[quote]EyeDentist wrote:
[quote]Bill Roberts wrote:
[quote]ActivitiesGuy wrote:
[quote]mertdawg wrote:
If p is less than alpha=.05 doesn’t it mean that the null hypothesis is <5% likely to be true? Well doesn’t that mean that there is a 95% chance of at least some real relationship between the variables? [/quote]
[/quote]
Something I would add to AG’s reply is that there can be a high probability, even near certainty, of the result being by chance “despite” this p value.
Let’s say we ask a bunch of people to come up with the most idiotic ideas they can think of as to what treatments might change various measured blood values of rats.
One comes up with the idea that a treatment wherein the water for the rat’s water bottle is swirled as it’s added to the bottle, instead of just poured in as usual. Another conceives of a treatment wherein the researchers are required to speak only in pig Latin while working with them, instead of English. Still another changes brands of light bulbs in the labs, at same lighting intensity and color temperature.

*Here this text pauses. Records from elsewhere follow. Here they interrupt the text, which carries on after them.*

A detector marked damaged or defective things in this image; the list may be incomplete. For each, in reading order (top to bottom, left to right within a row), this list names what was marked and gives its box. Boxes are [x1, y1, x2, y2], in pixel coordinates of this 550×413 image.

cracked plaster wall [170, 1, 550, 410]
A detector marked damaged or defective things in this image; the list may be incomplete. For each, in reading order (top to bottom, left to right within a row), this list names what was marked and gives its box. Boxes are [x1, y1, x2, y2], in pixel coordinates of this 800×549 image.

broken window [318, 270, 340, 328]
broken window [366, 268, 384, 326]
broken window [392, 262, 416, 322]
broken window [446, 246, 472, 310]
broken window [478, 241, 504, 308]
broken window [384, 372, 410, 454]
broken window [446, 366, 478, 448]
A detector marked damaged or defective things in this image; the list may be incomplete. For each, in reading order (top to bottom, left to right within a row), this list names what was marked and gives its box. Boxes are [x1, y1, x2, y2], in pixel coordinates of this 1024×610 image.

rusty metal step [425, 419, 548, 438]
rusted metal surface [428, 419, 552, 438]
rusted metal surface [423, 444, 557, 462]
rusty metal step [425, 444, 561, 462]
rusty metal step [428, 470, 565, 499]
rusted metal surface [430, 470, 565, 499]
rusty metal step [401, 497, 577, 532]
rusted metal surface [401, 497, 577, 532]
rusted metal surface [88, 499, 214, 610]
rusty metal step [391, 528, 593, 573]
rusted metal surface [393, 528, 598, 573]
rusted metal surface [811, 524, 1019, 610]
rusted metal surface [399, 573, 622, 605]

In total, 100 idiot ideas are conceived.
And 10 blood test variables are examined for each study.
Most likely, out of these 1000 possible “effects” being studied, 50 or so will “show an effect” to p <= 0.05.
It will be almost certain that not a single real effect existed.

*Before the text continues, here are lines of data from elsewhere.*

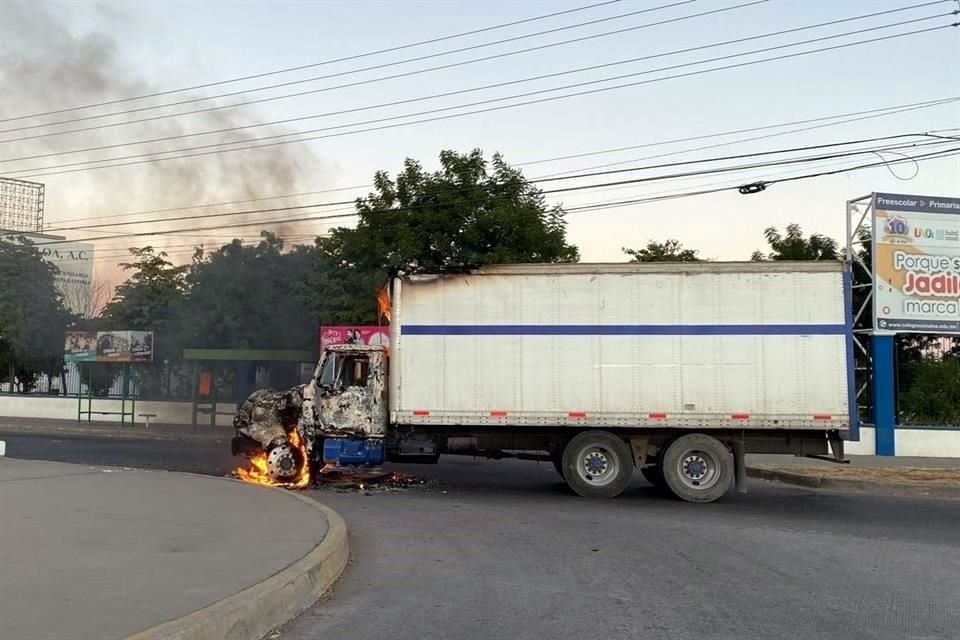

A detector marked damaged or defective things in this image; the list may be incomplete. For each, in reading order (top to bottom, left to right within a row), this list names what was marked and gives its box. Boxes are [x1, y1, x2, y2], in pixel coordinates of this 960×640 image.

burnt tire [560, 430, 632, 500]
burnt tire [664, 432, 732, 502]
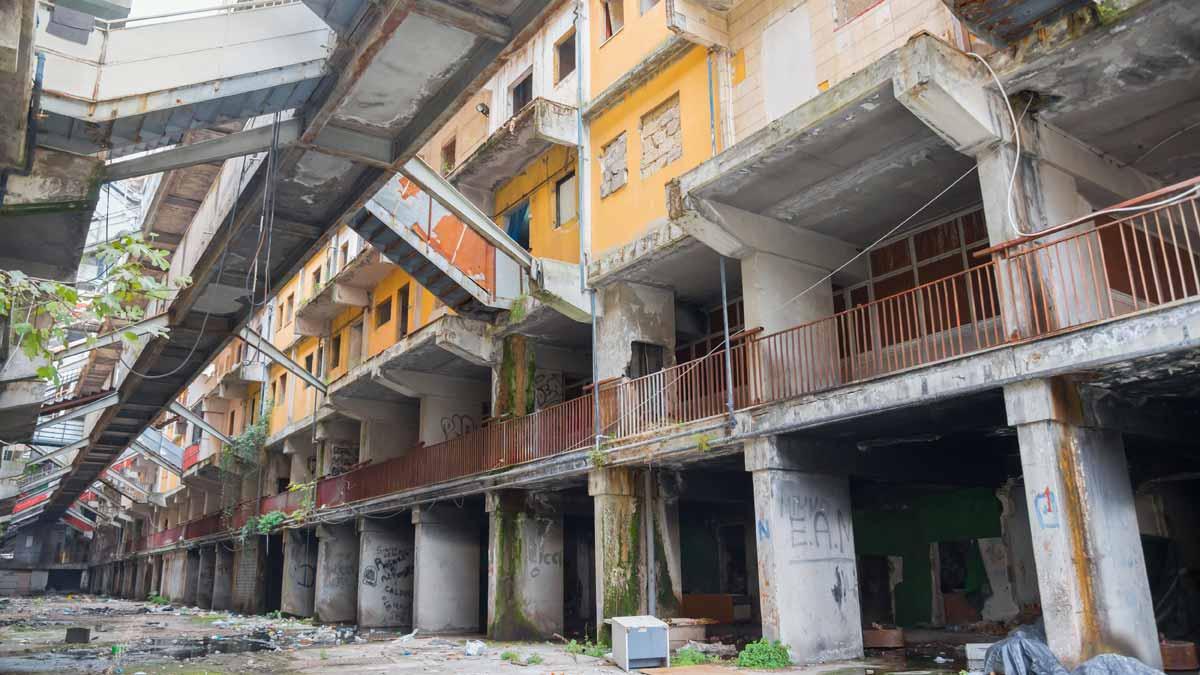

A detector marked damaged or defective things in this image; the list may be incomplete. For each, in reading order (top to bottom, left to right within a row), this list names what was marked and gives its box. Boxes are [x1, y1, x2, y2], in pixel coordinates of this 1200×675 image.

rusty metal railing [131, 180, 1200, 552]
cracked concrete ground [0, 593, 955, 672]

I know my original post was eye-glazing due to length and probably writing style, but it goes over this more. P value in itself does not calculate or show probability of real causal effect existing, or even necessarily much likelihood.
The more variables being measured in a study, and the less plausible the effects in the first place (most possible treatments in fact don’t provide benefit) the more likely that outcome was not caused, but was from chance alone.
There are many studies which measure 20 things at a time. Most such studies will generate, from chance alone not cause, an “effect” if effect is judged by meeting p <= 0.05. Most authors will at least suggest their data supports causal relation. The reader must beware.
[/quote]
What you’re talking about is sometimes referred to as the ‘familywise error rate’–the probability of whether one of multiple statistical tests will be significant. Fortunately, methods abound for controlling the familywise error rate. So to be fair, no reputable journal would publish a study of the sort you’re describing, ie, in which the authors shotgunned a bunch of tests at the p = .05 level.
[/quote]
Actually, reputable journals do routinely publish studies with a bunch of tests at the p = .05 level. I have done so myself, and I have reviewed several of papers which do the same.
Here’s the thing: it’s not always wrong. Several prominent statisticians have published editorials about the problems with adjusting for multiple comparisons. The biggest argument, and IMO a valid one, is that we can usually squabble endlessly over which comparisons count in the “how many comparisons should we adjust for?” decision.
Suppose I do a randomized clinical trial. Two treatment arms.
My primary comparison of interest is whether Drug A reduced all-cause mortality in 5 years of follow-up compared to Drug B. My secondary analyses of interest are whether Drug A reduced a composite outcome of cardiovascular mortality (defined as MI, stroke, and whatever else), incidence of new peripheral vascular disease, and a few other outcomes such as quality of life, healthcare economics, etc. For those of you that haven’t published papers on large clinical trials, these are generally divided amongst several working groups.
It turns out that there’s a slight difference in five-year mortality (Drug A: 10% vs. Drug B: 13%) which turns out to be not quite significant, p=0.06 (bear with me, I’m making numbers up to prove a point). Same deal for cardiovascular mortality (Drug A: 8% vs. Drug B: 10%, p=0.08). There are no significant differences in PVD incidence or healthcare economics, either, although Drug A generally looks “slightly” better than Drug B on both accounts. However, there is an indication that patients receiving Drug A experienced significantly better quality of life during follow-up, p=0.02.
How do we interpret this result? Can I make a statement that Drug A “significantly” improves QoL over Drug B because my p-value is less than 0.05? If I publish a paper that’s focused solely on QoL outcomes, this may be the main comparison presented in my paper.
Or do I have to couch it by noting that this is a secondary outcome, and when I adjust the p-value for multiple comparisons (some of which may not be published yet because they’re being written as separate papers) it no longer is statistically significant?
What if the group writing the PVD outcomes paper looks at multiple comparisons (say, low ABI as primary diagnosis of PVD, along with more severe sequelae like amputation or lower extremity revascularization)? Is my group writing the QoL paper supposed to know that the PVD group added a few additional PVD-relevant outcomes and now take that into consideration for how we adjust our p-values?
That’s an impossible way of doing things.
IMO, we really should get away from p-values entirely, or at least from the strict view of things as “significant” or “not significant” based on whether they fall above or below one magical threshold. Decisions about results of this type are much more nuanced than “Is it statistically significant?” and yet that’s the only way they are ever evaluated.